Data excerpts:
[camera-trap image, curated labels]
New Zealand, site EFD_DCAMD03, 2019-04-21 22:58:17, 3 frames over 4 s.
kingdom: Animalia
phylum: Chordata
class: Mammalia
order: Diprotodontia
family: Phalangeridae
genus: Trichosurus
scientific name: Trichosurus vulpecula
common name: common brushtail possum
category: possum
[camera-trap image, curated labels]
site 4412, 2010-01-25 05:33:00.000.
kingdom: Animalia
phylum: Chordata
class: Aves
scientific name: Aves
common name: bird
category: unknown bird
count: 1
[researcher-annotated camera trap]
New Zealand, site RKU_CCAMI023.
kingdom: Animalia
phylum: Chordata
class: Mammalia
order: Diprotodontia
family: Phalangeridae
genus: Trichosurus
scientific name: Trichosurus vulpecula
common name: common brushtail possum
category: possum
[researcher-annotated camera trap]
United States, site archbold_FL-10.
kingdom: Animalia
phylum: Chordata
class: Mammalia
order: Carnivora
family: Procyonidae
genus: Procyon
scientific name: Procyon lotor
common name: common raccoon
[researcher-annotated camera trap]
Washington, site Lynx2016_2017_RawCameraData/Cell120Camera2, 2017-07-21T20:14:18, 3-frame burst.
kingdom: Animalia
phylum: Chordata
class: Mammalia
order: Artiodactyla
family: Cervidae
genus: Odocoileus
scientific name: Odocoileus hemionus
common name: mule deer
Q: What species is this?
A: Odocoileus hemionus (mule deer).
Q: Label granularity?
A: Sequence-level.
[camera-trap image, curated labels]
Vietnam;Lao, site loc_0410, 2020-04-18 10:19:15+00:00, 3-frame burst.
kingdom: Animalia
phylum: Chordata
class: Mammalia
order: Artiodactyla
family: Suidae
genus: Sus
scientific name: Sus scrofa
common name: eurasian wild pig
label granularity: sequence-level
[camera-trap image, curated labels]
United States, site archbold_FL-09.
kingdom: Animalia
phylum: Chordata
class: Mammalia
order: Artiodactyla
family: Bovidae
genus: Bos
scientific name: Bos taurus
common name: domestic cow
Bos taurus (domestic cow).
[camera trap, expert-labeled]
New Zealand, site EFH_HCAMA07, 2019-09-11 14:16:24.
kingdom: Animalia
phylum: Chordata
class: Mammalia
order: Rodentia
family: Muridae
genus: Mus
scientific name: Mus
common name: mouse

## [Your goal]
Only the lines from the first line of the records through the line with "A: Odocoileus hemionus (mule deer)." should be reproduced, exactly and with nothing added.

## [Exercise output]
[camera-trap image, curated labels]
New Zealand, site EFD_DCAMD03, 2019-04-21 22:58:17, 3 frames over 4 s.
kingdom: Animalia
phylum: Chordata
class: Mammalia
order: Diprotodontia
family: Phalangeridae
genus: Trichosurus
scientific name: Trichosurus vulpecula
common name: common brushtail possum
category: possum
[camera-trap image, curated labels]
site 4412, 2010-01-25 05:33:00.000.
kingdom: Animalia
phylum: Chordata
class: Aves
scientific name: Aves
common name: bird
category: unknown bird
count: 1
[researcher-annotated camera trap]
New Zealand, site RKU_CCAMI023.
kingdom: Animalia
phylum: Chordata
class: Mammalia
order: Diprotodontia
family: Phalangeridae
genus: Trichosurus
scientific name: Trichosurus vulpecula
common name: common brushtail possum
category: possum
[researcher-annotated camera trap]
United States, site archbold_FL-10.
kingdom: Animalia
phylum: Chordata
class: Mammalia
order: Carnivora
family: Procyonidae
genus: Procyon
scientific name: Procyon lotor
common name: common raccoon
[researcher-annotated camera trap]
Washington, site Lynx2016_2017_RawCameraData/Cell120Camera2, 2017-07-21T20:14:18, 3-frame burst.
kingdom: Animalia
phylum: Chordata
class: Mammalia
order: Artiodactyla
family: Cervidae
genus: Odocoileus
scientific name: Odocoileus hemionus
common name: mule deer
Q: What species is this?
A: Odocoileus hemionus (mule deer).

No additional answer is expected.